(Dataset entries):
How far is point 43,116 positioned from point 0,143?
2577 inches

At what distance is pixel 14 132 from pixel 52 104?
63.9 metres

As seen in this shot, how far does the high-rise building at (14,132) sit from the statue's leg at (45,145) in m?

(Work to do):
Put every line of the records above into a numbered list, leaving out the blank lines.

(Response to the exercise):
1. How far is point 43,116 positioned from point 0,143?
2. 2577 inches
3. At what distance is pixel 14 132 from pixel 52 104?
4. 63.9 metres
5. As seen in this shot, how far does the high-rise building at (14,132) sit from the statue's leg at (45,145) in m?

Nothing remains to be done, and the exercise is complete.